O Que Muda no Seu Fluxo de Caixa a Partir de 2027
A Lei Complementar (PLP 68/24), derivada da PEC 45/2019, introduz um mecanismo de trava para a carga tributária no novo sistema de IVA Dual brasileiro. A regra, aprovada pelo Senado, estabelece que as alíquotas de referência da CBS (Contribuição sobre Bens e Serviços) e do IBS (Imposto sobre Bens e Serviços) serão automaticamente reduzidas se a arrecadação média com esses tributos — somada ao Imposto Seletivo (IS) — superar a média histórica de IPI, PIS, Cofins, ICMS e ISS (2012-2021), proporcional ao PIB. Veja os prazos críticos:
- 2027-2028: União monitora receita da CBS + IS. Se a média superar a arrecadação histórica de IPI/PIS/Cofins, a alíquota de referência da CBS será reduzida em 2030.
- 2029-2033: Estados e municípios monitoram receita conjunta de CBS + IBS + IS. Se a média superar a arrecadação histórica de ICMS/ISS, as alíquotas de referência de CBS e IBS serão reduzidas em 2035.
Impacto Prático: Custos de Adaptação e Novas Obrigações Acessórias
Para CFOs e contadores, a trava traz três desafios imediatos:
- Planejamento de Fluxo de Caixa: A incerteza sobre as alíquotas futuras exige modelos financeiros dinâmicos, capazes de simular cenários de redução automática. Empresas com margens apertadas devem mapear o impacto em 2027 (primeiro ano de monitoramento).

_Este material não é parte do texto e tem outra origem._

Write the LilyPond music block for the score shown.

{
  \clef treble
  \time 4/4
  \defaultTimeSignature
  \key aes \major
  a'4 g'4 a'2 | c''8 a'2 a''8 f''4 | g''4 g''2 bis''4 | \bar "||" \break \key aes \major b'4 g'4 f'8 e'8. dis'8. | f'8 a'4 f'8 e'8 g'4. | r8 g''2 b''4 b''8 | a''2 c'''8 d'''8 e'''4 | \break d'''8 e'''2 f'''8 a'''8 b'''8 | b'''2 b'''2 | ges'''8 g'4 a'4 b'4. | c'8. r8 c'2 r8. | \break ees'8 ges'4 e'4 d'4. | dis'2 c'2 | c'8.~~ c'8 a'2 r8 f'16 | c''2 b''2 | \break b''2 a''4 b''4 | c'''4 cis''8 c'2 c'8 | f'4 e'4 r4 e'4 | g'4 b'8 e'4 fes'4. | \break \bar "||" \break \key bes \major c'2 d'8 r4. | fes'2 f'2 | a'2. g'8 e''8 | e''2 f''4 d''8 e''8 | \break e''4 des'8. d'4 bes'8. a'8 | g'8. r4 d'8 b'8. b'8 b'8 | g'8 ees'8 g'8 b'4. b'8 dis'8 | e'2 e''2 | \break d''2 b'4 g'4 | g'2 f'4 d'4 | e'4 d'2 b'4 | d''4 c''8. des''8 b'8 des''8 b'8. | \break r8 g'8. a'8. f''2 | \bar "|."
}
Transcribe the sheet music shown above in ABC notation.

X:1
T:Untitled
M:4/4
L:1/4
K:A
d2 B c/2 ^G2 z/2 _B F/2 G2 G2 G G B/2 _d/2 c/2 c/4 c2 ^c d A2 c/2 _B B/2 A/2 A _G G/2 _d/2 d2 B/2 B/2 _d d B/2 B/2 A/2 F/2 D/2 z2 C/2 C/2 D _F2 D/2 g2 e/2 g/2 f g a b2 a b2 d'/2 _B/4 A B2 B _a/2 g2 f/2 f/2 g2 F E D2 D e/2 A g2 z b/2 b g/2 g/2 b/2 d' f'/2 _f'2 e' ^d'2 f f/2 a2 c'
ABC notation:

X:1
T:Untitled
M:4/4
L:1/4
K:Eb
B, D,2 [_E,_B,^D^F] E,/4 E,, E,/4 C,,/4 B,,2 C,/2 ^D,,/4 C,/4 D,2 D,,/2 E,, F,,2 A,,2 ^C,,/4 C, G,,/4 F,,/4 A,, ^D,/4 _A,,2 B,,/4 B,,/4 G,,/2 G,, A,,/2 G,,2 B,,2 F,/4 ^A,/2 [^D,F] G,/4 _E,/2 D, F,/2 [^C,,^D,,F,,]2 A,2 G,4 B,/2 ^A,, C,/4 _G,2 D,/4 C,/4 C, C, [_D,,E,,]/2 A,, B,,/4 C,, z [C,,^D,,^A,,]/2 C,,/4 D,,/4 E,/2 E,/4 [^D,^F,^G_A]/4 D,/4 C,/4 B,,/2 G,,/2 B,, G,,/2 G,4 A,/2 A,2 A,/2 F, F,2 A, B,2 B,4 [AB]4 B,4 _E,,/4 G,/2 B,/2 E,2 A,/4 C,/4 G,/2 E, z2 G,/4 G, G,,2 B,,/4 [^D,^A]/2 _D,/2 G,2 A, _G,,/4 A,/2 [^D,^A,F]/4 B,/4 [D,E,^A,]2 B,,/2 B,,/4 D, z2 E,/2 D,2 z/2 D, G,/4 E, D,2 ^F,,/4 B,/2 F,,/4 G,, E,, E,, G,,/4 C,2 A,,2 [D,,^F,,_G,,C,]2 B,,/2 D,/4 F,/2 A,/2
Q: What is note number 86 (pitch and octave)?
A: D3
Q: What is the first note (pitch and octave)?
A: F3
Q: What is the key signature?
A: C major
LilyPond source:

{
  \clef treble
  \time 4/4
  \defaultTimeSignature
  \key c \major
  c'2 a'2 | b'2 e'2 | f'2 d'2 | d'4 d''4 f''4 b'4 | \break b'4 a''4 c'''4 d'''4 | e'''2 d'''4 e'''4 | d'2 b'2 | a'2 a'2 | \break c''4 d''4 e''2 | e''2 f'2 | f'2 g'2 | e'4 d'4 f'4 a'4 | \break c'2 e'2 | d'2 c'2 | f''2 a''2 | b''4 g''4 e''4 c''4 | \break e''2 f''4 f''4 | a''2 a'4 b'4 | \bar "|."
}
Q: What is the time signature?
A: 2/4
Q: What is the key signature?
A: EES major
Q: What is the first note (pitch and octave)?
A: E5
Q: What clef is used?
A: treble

- Compliance Fiscal: A não-cumulatividade plena do IVA Dual exige revisão de sistemas de apuração de créditos. A regra de cobrança "por fora" (imposto não compõe a base de cálculo) demanda ajustes em ERPs e softwares de gestão tributária.
- Riscos de Contencioso: A trava pode gerar disputas entre contribuintes e fiscos sobre a metodologia de cálculo da arrecadação histórica. Advogados tributaristas recomendam auditorias prévias para validar os dados de referência (2012-2021).
Setor de Serviços: Por Que o IBS é o Tributo Mais Sensível
O IBS, que substituirá ICMS e ISS, terá alíquota única nacional, mas sua implementação preocupa prestadores de serviços. Diferentemente do ICMS (cobrado na origem), o IBS será tributado no destino, o que exige:
- Revisão de contratos com clientes em outros estados/municípios.
- Adaptação de sistemas para emissão de notas fiscais com código de destino.
- Análise de impacto em cadeias produtivas longas (ex: TI, consultorias), onde a não-cumulatividade plena pode gerar créditos acumulados.
O Que Fazer Agora: Checklist para Empresas
Prepare-se para a transição com estas ações:
- Diagnóstico: Mapeie a carga tributária atual (IPI, PIS, Cofins, ICMS, ISS) e projete o impacto do IVA Dual em 2026.
- Tecnologia: Invista em soluções de automação fiscal compatíveis com a não-cumulatividade plena e a cobrança "por fora".
- Treinamento: Capacite equipes em novas obrigações acessórias, como a declaração unificada do IBS (prevista na LC).
- Advocacia Preventiva: Consulte especialistas para avaliar riscos de contencioso relacionados à trava de carga tributária.
Opinião de Especialista: "Fim da Cumulatividade é Revolução Silenciosa"
Bruno Carazza, professor da Fundação Dom Cabral, destaca que o IVA Dual eliminará o efeito cascata da tributação atual. "A não-cumulatividade plena desonera investimentos e exportações, mas exige que as empresas se preparem para uma gestão de créditos mais complexa. Quem não se adaptar perderá competitividade", alerta.
Próximos Passos: Cronograma da Reforma
- 2024-2025: Regulamentação da LC (leis ordinárias e decretos).
- 2026: Início da transição (IBS e CBS começam a ser cobrados em paralelo aos tributos antigos).
- 2027: Primeiro ano de monitoramento da trava (CBS + IS).
- 2033: Extinção definitiva de IPI, PIS, Cofins, ICMS e ISS.
Nota do Editor: A trava é um avanço, mas não elimina riscos. Empresas devem monitorar de perto as regulamentações estaduais e municipais do IBS, que podem criar assimetrias regionais mesmo com alíquota única.